__What is needed__
Answer these from the passage below:
(a) In what year did the Applicant enter the United States?
(b) Which section's exemption is limited to employment-based immigrants?
(c) Through whom does the Applicant derive his visa classification?

__Passage__

.....

U.S.C. § 1153(a)(3), as the derivative beneficiary of a married son or daughter of a U.S. citizen. When a visa became available, he filed a Form I-485, Application to Register Permanent Residence or Adjust Status.

The Applicant's wife is the married daughter of a U.S. citizen and the Applicant derives through her.

It is the Applicant's burden to establish his eligibility for adjustment of status as a derivative of his wife's family-based third preference visa classification. Section 291 of the Act, 8 U.S.C. § 1361; Matter of Skirball Cultural Ctr., 25 I&N Dec. 799, 806 (AAO 2012). To do this, the Applicant must satisfy the complex scheme governing adjustment of status by establishing, among other requirements, that he was inspected and admitted or paroled, that none of the bars to adjustment of status applies, and that he merits a favorable exercise of the Secretary's discretion. Section 245 of the Act; 8 C.F.R. §§ 245.1, 245.2(a)(2).

The Director determined that the Applicant's unlawful entry made him ineligible for adjustment because the Applicant was not inspected and admitted or paroled, and therefore did not satisfy the threshold requirement stated in section 245(a) of the Act. In addition, the Director found the Applicant barred from adjustment under section 245(c)(2) of the Act, as the Applicant did not continuously maintain lawful immigration status since entry into the United States.

Not all foreign nationals are subject to the bar in section 245(c)(2), such as a U.S. citizen's "immediate relatives," as that term is defined by section 201(b)(2) of the Act, 8 U.S.C. § 1151(b)(2), or special immigrants described in sections 101(a)(27)(H)-(K) of the Act. The Applicant is not exempted through either of these categories. Nor is the Applicant aided by the exemption at section 245(k) of the Act, which is limited to employment-based immigrants.

On certification, the Applicant acknowledges that he was not inspected and admitted into the United States when he entered in 1990 and that he did not obtain any type of status until he received TPS in 2003. He asserts that he is nonetheless eligible to adjust status because section 244(f)(4) of the Act allows a TPS recipient to satisfy the requirement of inspection and admission and to avoid the bar at section 245(c)(2).

.....

__Information shown__

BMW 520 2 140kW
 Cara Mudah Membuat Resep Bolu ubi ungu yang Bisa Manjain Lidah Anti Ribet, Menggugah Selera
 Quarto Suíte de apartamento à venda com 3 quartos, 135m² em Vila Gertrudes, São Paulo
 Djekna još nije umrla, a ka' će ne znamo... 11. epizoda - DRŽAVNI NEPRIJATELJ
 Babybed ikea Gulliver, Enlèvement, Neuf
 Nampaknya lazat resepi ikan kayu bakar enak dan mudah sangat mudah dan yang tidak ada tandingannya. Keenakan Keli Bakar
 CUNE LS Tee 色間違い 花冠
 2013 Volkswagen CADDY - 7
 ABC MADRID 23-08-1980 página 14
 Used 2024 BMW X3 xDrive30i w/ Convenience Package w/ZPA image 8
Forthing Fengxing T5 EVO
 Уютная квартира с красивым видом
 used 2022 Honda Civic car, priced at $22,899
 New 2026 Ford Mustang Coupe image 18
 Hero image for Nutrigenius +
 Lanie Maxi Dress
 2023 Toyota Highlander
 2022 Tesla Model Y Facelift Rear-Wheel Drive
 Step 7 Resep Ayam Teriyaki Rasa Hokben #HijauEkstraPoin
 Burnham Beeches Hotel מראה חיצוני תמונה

.....

__Solved exercise__
(a) 1990
(b) Section 245(k) of the Act
(c) His wife, the married daughter of a U.S. citizen